Tâches à réaliser -
a - Répondez à ces questions sur l'extrait consacré à la moisson des blés :
(i) Dans quels champs Columelle veut-il qu'on mette la faucille ?
(ii) Par quels blés doit-on commencer la coupe ?
(iii) Dans les blés méteils, combien de jours avant le blé le seigle est-il mûr ?
b - Transcrivez fidèlement le passage de l'extrait consacré à la moisson des blés qui s'ouvre sur les mots « Certains cultivateurs tombent » et se clôt sur « frumenta[N 6][C 6]. ».

Certains cultivateurs tombent dans un défaut opposé ; ils coupent leurs blés presque tout verts, afin que le grain soit plus gros et ait plus de couleur. Mais cet avantage n'est rien en comparaison de la perte qu'ils éprouvent sur le battage, le grain sortant difficilement de la cosse, et se brisant même quelquefois plutôt que de la quitter. Columelle, en recommandant qu'on ne laisse pas trop durcir le grain, pour qu'il ne devienne pas la proie des oiseaux et des vents, veut qu'on ne mette la faucille que dans les champs jaunis par le soleil. Nous pensons aussi, comme lui, que le [177] blé se perfectionne et s'améliore dans les granges. Ut potiùs in acervo quam in campo grandescant frumenta[N 6][C 6].

Les blés méteils étant les premiers mûrs, on doit commencer par eux et finir par les blés purs. Cependant, si le tems est incertain, on ne doit pas attendre si tard à couper les blés purs, qui méritent toute l'attention du cultivateur, parce qu'ils ont plus de valeur que les autres. Dans les blés méteils, le seigle est toujours mûr huit jours avant le blé ; ce n'est pas une raison de les couper plutôt, parce qu'il faut que le blé ait aussi son degré de maturité. Les blés en côte exposées aux vents, doivent aussi être coupés les premiers, parce qu'ils sont plutôt mûrs, et plus en danger d'être versés et écossés. Au contraire, ceux qui sont dans les fonds doivent être laissés pour les derniers, sur-tout s'il règne de grands vents, et que néanmoins le tems soit au beau ; car, s'il était incertain, il faudrait les débarrasser promptement, parce que, en cas de pluie, ils seraient plus long-tems que d'autres à ressuyer, et plus difficiles à charrier. On doit aussi avoir soin de se débarrasser d'abord des petites pièces séparées, et de celles qui avoisinent un champ déjà moissonné ou qu'on moissonne, afin de les soustraire à [178] l'avidité des glaneurs, qui sont toujours tentés d'approcher des blés où ils ne trouvent personne pour arrêter leurs incursions.

Données affichées -
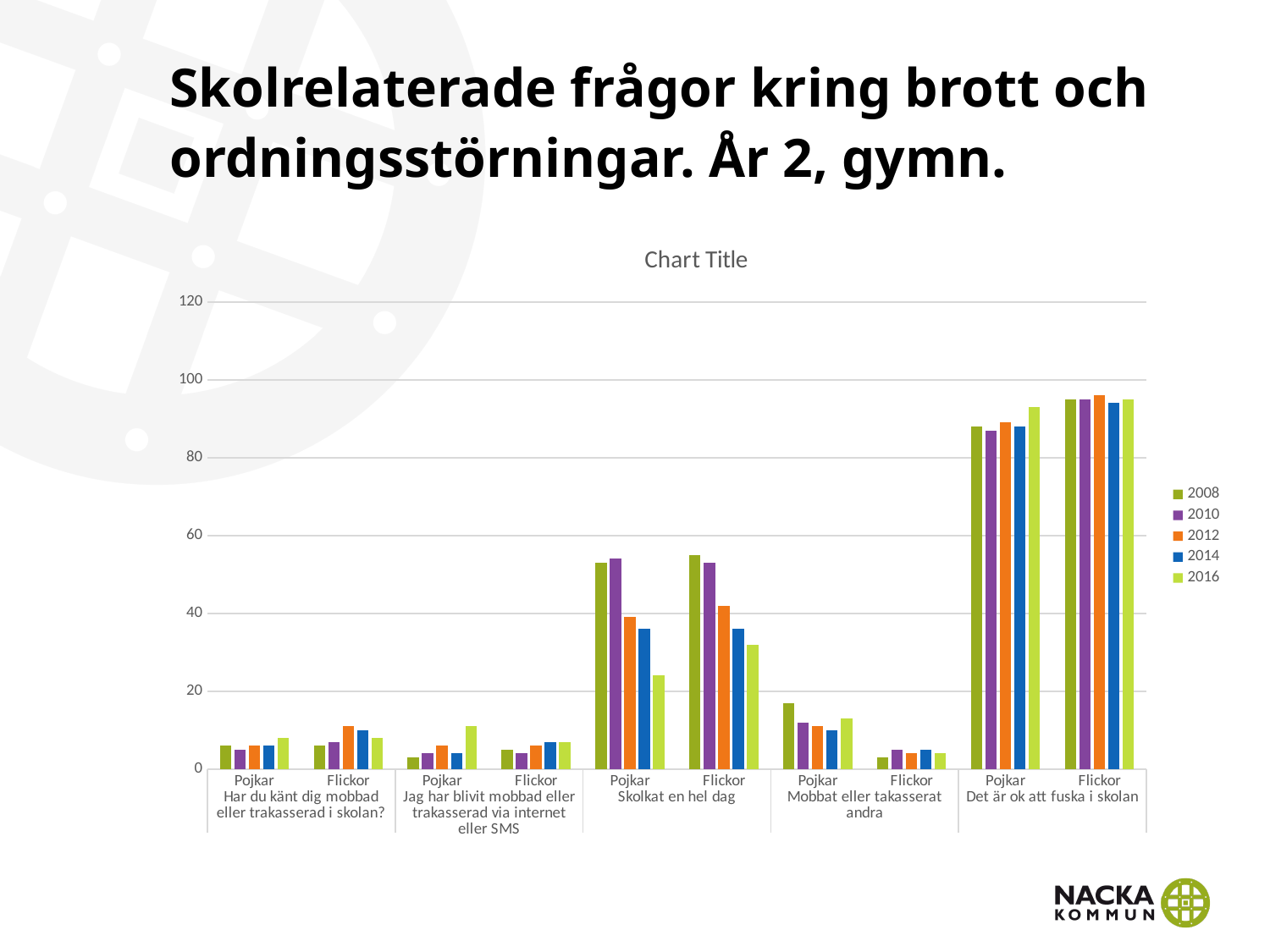
Under 'Mobbat eller takasserat andra', is the 2008 value larger for Pojkar or Flickor? Pojkar How many question groups are shown along the x axis? 5 How many series does the legend list? 5 Is the 2016 value for Pojkar under 'Skolkat en hel dag' greater or less than 40? less Do the values for Pojkar under 'Skolkat en hel dag' rise or fall from 2008 to 2016? fall Is the 2012 value for Flickor under 'Det är ok att fuska i skolan' greater or less than 80? greater Is the 2008 value for Pojkar under 'Mobbat eller takasserat andra' greater or less than 20? less Which question group has the highest bars in the chart? Det är ok att fuska i skolan Which years are listed in the legend? 2008, 2010, 2012, 2014, 2016 Under 'Skolkat en hel dag', is the 2016 value larger for Pojkar or Flickor? Flickor What kind of chart is shown on the slide? bar chart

Solutions par tâche -
a -
(i) Seulement dans les champs jaunis par le soleil.
(ii) Par les blés méteils.
(iii) Huit jours.

b -
Certains cultivateurs tombent dans un défaut opposé ; ils coupent leurs blés presque tout verts, afin que le grain soit plus gros et ait plus de couleur. Mais cet avantage n'est rien en comparaison de la perte qu'ils éprouvent sur le battage, le grain sortant difficilement de la cosse, et se brisant même quelquefois plutôt que de la quitter. Columelle, en recommandant qu'on ne laisse pas trop durcir le grain, pour qu'il ne devienne pas la proie des oiseaux et des vents, veut qu'on ne mette la faucille que dans les champs jaunis par le soleil. Nous pensons aussi, comme lui, que le [177] blé se perfectionne et s'améliore dans les granges. Ut potiùs in acervo quam in campo grandescant frumenta[N 6][C 6].